Today's entry was written by Tremper Longman. Please note the views expressed here are those of the author, not necessarily of The BioLogos Foundation. You can read more about what BioLogos believes here.

In my previous post, I indicated that there is a lot of figurative language in Genesis 1. The same may be said for Genesis 2, the second creation account in which there is a focus on Adam and Eve. Also, as we saw in Genesis 1, there is an implicit polemic against ancient Near Eastern mythological ideas. Listen to the description of human beings in the Babylonian Atrahasis. The background to this passage is a strike on the part of the lesser gods who are tired of doing heavy labor on behalf of the major gods. They insist that they be replaced. Belet-ili, the mother god, takes clay and mixes it with the blood of the instigator of the strike, then the text says:

After she had mixed the clay,
She summoned the Anunna, the great gods,
The Igigi, the great gods, spat upon the clay.

From this mixture of clay from the earth and the spit of the gods Belit-ili creates human beings in order to do the heavy labor of the gods.

We should read the description of the creation of Adam with this as a background because the original audience certainly did. Adam too is created from the ground (dust) and a divine component (God’s breath). Is this a literal description of how God actually created the first human being? Hardly. Even without recourse to knowledge of ancient Near Eastern literature, this description is clearly not literal. God does not have a body with lungs so that he would literally breathe into dust. God is a spiritual being. The description has other purposes than telling us how God created human beings. It is, in the first place, saying God, and not any other god, created human beings. Second, it is, in contrast to the Atrahasis, presenting a picture of humanity’s creation which indicates that we are creatures with great dignity (created from God’s breath, not the spit of the gods).

Again, the point is that Genesis 1 and 2 are not interested in the question of how God ordered creation and human beings in particular. It is proclaiming that God is the creator of both.

The description of how Adam was created is certainly figurative. The question is open as to whether there was an actual person named Adam who was the first human being or not. Perhaps there was a first man, Adam, and a first woman, Eve, designated as such by God at the right time in his development of human beings. Or perhaps Adam, whose name after all means “Human,” is himself figurative of humanity in general. I have not resolved this issue in my own mind except to say that there is nothing that insists on a literal understanding of Adam in a passage so filled with obvious figurative description. The New Testament’s use of Adam (Romans 5 and 1 Corinthians 15) does not resolve the issue as some suggest because it is possible, even natural, to make an analogy between a literary figure and a historical one.
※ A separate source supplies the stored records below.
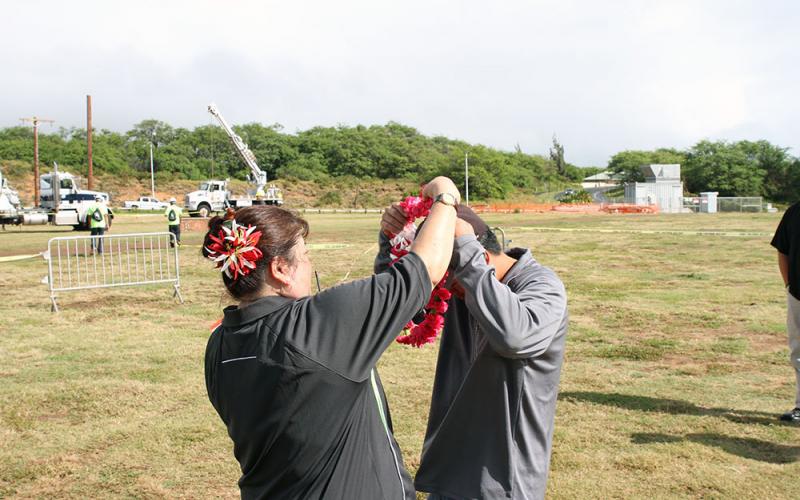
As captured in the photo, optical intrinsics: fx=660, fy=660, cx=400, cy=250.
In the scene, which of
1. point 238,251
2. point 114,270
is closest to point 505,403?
point 238,251

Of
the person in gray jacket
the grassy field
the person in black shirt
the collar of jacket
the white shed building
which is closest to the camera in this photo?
the collar of jacket

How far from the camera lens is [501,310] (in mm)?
1948

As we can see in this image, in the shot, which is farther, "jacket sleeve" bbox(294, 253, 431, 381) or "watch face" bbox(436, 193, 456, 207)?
"watch face" bbox(436, 193, 456, 207)

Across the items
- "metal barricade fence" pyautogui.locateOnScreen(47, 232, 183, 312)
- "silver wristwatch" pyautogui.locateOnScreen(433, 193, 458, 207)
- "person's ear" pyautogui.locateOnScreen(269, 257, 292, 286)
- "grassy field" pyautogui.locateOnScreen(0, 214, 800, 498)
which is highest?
"silver wristwatch" pyautogui.locateOnScreen(433, 193, 458, 207)

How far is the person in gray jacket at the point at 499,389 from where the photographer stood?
2.04 metres

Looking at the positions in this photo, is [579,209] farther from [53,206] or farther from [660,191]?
[53,206]

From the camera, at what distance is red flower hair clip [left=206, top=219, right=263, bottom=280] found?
184 centimetres

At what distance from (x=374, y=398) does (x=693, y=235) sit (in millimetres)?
25826

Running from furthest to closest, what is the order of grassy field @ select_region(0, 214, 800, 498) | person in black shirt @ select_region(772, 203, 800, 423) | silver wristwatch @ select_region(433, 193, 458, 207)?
person in black shirt @ select_region(772, 203, 800, 423) → grassy field @ select_region(0, 214, 800, 498) → silver wristwatch @ select_region(433, 193, 458, 207)

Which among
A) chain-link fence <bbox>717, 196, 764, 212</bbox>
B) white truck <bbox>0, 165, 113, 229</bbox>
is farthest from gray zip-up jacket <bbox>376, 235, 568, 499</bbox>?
chain-link fence <bbox>717, 196, 764, 212</bbox>

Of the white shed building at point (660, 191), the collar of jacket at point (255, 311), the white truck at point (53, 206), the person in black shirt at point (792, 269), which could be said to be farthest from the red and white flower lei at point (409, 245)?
the white shed building at point (660, 191)

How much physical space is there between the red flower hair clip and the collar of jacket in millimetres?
96

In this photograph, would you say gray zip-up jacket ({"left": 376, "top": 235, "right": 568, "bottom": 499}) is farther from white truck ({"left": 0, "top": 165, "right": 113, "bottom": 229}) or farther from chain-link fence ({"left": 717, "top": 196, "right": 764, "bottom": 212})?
chain-link fence ({"left": 717, "top": 196, "right": 764, "bottom": 212})

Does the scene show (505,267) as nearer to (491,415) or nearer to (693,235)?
(491,415)
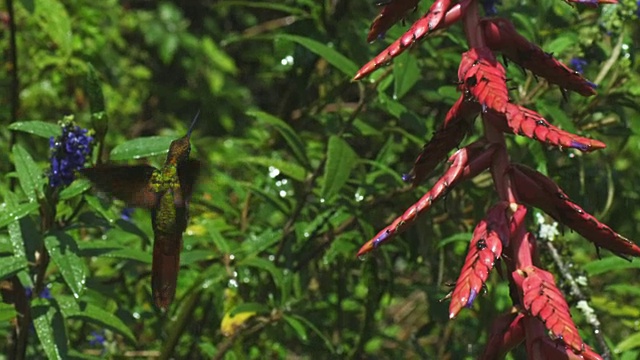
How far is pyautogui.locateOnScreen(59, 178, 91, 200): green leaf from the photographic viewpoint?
209 cm

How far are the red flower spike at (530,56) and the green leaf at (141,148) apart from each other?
0.97m

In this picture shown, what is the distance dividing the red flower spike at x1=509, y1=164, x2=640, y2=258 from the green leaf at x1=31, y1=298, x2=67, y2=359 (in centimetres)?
111

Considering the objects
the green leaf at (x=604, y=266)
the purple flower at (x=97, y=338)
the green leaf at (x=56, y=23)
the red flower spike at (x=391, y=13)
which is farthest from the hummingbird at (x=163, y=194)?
the green leaf at (x=56, y=23)

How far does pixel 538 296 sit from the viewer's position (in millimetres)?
1160

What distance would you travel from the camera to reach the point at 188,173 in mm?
1826

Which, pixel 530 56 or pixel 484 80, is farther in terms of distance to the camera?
pixel 530 56

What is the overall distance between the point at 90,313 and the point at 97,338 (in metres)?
0.55

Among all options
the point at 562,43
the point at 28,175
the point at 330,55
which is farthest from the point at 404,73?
the point at 28,175

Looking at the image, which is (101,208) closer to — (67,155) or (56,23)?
(67,155)

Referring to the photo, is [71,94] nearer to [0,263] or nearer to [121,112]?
[121,112]

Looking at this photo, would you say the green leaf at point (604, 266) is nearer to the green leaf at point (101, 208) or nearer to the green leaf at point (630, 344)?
the green leaf at point (630, 344)

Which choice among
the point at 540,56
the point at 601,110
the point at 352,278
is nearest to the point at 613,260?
the point at 601,110

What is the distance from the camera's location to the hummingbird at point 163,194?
1.75 metres

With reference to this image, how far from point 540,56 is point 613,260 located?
3.95 ft
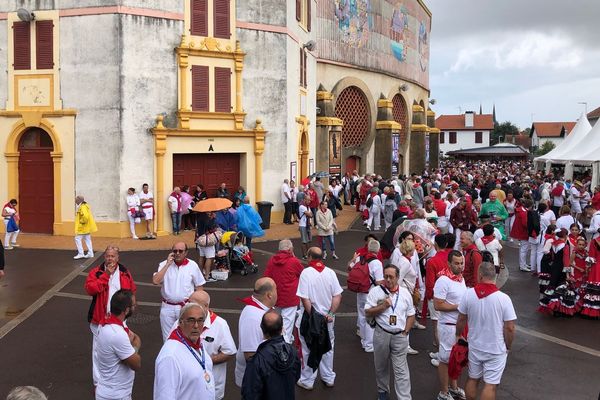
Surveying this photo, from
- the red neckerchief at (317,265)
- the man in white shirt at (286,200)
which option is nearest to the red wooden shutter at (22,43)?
the man in white shirt at (286,200)

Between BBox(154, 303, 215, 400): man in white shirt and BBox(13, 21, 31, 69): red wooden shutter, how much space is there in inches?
658

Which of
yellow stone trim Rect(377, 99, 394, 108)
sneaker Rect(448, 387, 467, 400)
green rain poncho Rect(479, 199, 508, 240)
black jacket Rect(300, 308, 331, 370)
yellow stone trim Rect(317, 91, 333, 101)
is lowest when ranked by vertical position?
sneaker Rect(448, 387, 467, 400)

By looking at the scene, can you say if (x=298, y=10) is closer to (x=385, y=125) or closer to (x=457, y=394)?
(x=385, y=125)

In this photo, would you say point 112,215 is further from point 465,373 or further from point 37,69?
point 465,373

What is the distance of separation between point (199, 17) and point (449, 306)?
15.1 metres

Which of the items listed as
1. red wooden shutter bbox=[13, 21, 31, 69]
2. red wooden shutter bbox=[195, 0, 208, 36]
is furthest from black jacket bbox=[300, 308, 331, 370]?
red wooden shutter bbox=[13, 21, 31, 69]

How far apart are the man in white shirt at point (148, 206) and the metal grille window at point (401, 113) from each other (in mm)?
23402

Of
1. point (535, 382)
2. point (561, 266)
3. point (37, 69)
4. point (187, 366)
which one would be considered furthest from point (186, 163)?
point (187, 366)

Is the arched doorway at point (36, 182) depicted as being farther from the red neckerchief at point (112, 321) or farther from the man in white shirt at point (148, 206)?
the red neckerchief at point (112, 321)

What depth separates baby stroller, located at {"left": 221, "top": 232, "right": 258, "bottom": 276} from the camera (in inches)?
528

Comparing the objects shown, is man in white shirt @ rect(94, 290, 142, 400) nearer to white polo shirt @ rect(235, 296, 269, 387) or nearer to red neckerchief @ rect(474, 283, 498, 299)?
white polo shirt @ rect(235, 296, 269, 387)

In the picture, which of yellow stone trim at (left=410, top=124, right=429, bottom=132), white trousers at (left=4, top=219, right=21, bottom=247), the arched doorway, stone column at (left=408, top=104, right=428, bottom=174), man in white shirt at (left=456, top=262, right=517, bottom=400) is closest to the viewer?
man in white shirt at (left=456, top=262, right=517, bottom=400)

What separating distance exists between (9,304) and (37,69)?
10.0 m

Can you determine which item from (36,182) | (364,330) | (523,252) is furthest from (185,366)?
(36,182)
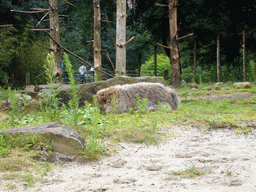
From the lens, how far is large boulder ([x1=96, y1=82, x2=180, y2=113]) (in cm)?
661

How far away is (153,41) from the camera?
65.5ft

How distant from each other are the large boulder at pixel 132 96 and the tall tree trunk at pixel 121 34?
268 cm

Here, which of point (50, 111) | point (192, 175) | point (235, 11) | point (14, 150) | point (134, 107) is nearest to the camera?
point (192, 175)

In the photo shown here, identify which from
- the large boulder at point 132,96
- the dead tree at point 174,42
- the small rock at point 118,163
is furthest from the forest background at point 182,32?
the small rock at point 118,163

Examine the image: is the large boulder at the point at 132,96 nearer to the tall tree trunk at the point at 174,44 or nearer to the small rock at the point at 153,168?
the small rock at the point at 153,168

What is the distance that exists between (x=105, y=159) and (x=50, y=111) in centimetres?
137

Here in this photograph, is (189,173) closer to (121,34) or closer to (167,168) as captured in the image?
(167,168)

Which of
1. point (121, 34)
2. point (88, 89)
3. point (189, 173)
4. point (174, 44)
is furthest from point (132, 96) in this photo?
point (174, 44)

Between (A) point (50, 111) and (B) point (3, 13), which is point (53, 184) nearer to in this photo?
(A) point (50, 111)

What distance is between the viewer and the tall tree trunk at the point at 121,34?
9.11 meters

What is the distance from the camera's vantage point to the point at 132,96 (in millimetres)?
6762

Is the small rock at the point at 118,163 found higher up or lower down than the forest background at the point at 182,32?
lower down

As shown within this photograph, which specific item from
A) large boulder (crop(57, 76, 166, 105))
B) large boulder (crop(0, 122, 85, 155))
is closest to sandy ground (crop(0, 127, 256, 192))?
large boulder (crop(0, 122, 85, 155))

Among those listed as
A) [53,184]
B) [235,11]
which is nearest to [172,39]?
[235,11]
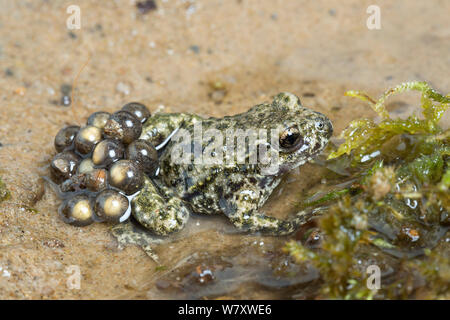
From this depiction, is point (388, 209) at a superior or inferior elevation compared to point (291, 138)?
inferior

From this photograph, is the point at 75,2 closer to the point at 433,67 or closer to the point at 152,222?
the point at 152,222

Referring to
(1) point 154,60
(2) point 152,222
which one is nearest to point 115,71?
(1) point 154,60

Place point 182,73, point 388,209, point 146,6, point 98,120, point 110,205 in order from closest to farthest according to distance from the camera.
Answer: point 388,209 < point 110,205 < point 98,120 < point 182,73 < point 146,6

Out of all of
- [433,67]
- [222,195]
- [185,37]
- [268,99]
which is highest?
[185,37]

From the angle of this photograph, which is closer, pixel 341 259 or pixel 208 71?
pixel 341 259

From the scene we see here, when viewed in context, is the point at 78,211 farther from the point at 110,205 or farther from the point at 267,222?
the point at 267,222

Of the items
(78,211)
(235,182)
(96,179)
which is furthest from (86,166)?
(235,182)

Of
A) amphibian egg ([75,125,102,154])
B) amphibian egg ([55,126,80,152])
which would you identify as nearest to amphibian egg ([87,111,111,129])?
amphibian egg ([75,125,102,154])

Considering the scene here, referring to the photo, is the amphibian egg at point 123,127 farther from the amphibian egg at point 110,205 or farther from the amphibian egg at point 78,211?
the amphibian egg at point 78,211
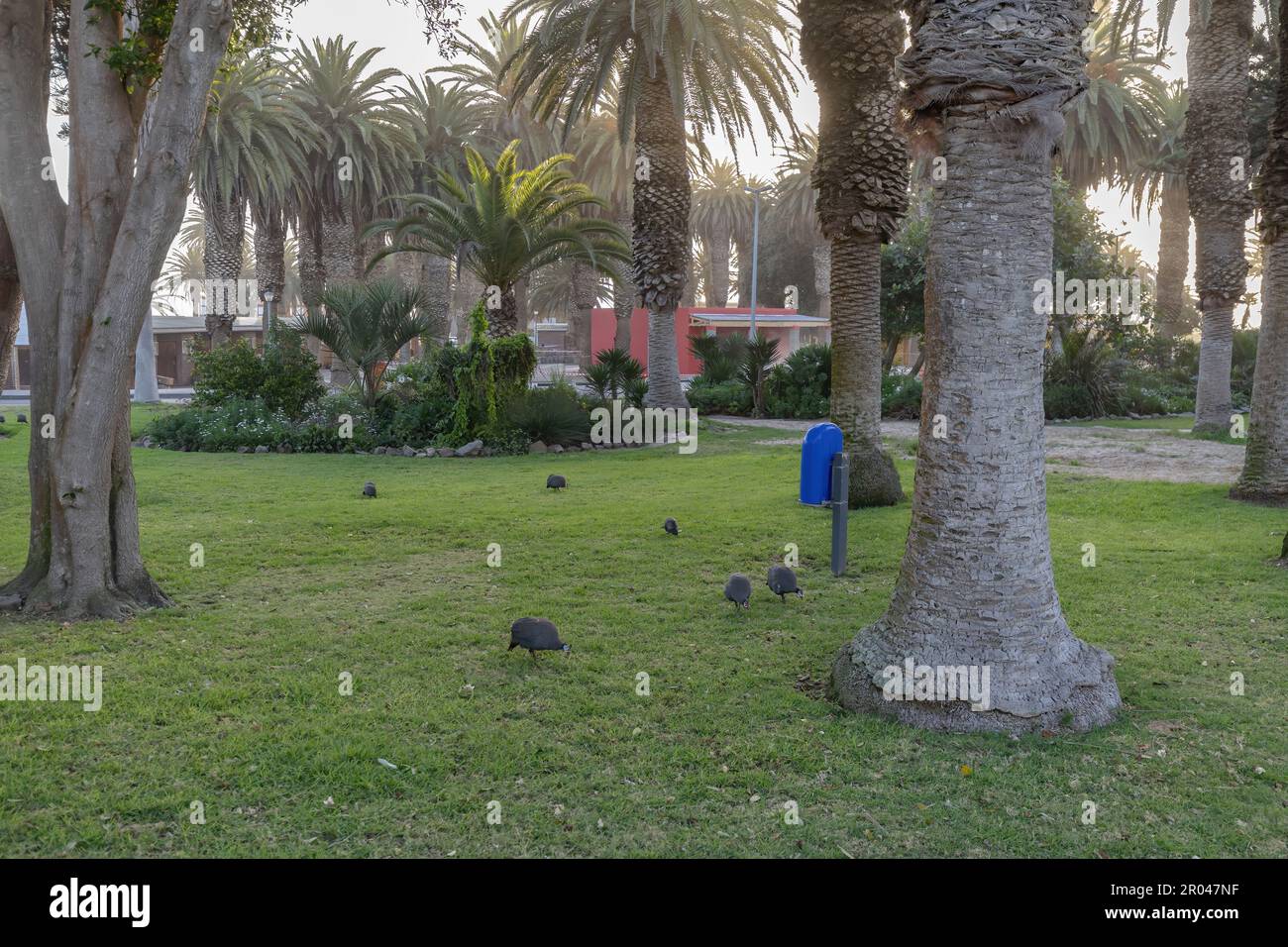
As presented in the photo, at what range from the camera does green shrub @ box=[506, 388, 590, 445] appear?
1697 cm

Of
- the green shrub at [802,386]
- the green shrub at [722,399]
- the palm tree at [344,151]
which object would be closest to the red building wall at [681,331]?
the palm tree at [344,151]

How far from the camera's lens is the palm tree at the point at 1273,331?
9133 millimetres

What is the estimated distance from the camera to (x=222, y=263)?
31141 mm

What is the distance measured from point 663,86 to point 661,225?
9.07 ft

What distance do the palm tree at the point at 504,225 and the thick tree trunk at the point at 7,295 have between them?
35.4 ft

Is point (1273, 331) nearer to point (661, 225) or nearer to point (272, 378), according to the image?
point (661, 225)

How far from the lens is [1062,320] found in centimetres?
2589

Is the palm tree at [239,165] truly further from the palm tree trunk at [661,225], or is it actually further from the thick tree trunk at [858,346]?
the thick tree trunk at [858,346]

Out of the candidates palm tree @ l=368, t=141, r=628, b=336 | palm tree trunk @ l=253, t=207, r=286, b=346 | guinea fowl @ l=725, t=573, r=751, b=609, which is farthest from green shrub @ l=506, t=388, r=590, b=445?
palm tree trunk @ l=253, t=207, r=286, b=346

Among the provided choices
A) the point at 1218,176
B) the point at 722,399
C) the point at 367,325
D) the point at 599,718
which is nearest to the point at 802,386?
the point at 722,399

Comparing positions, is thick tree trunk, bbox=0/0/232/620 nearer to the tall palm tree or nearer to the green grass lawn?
the green grass lawn

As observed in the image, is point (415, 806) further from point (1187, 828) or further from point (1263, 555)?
point (1263, 555)

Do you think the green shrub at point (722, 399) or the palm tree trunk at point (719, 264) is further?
the palm tree trunk at point (719, 264)

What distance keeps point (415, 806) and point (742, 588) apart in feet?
10.1
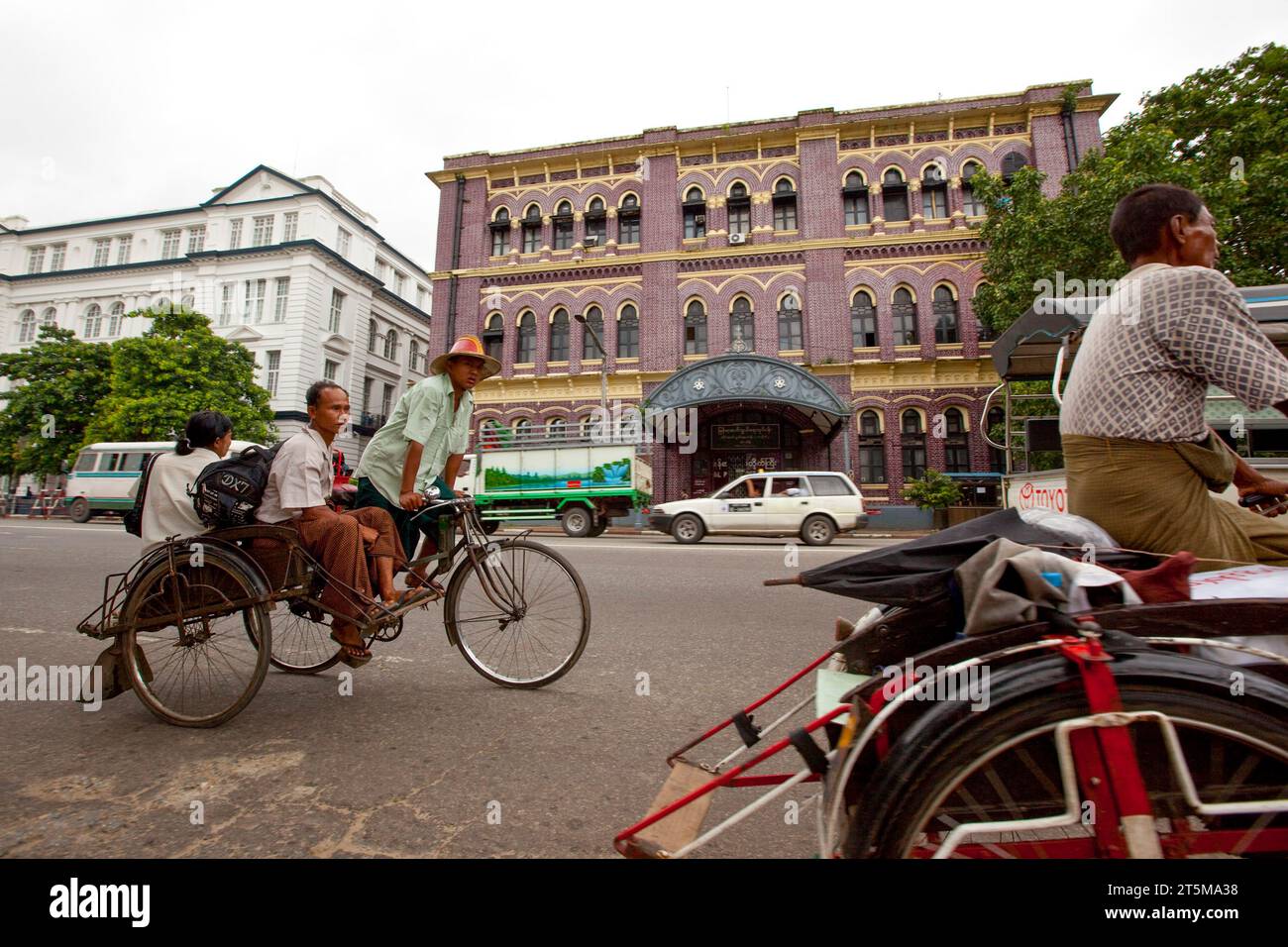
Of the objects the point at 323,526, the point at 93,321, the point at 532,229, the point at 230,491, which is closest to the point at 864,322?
the point at 532,229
This issue is an important one. It is wrong to challenge people to choose between the Bible and the science of evolution as if you can only believe that one or the other is true. They are not in conflict. It is particularly damaging to insist that our young people make this kind of false choice as they are studying biology in secondary school or college. If we do so, we will force some to choose against the Bible and others to check their intelligence at the classroom door. This is a false dilemma created by a misuse of the biblical text.


Tremper Longman is the Robert H. Gundry Professor of Biblical Studies at Westmont College in Santa Barbara, California, as well as Visiting Professor of Old Testament at Mars Hill Graduate School and adjunct of Old Testament at Fuller Theological Seminary. He is the author of over twenty books, including the upcoming Science, Creation and the Bible: Reconciling Rival Theories of Origins with physicist Richard F. Carlson.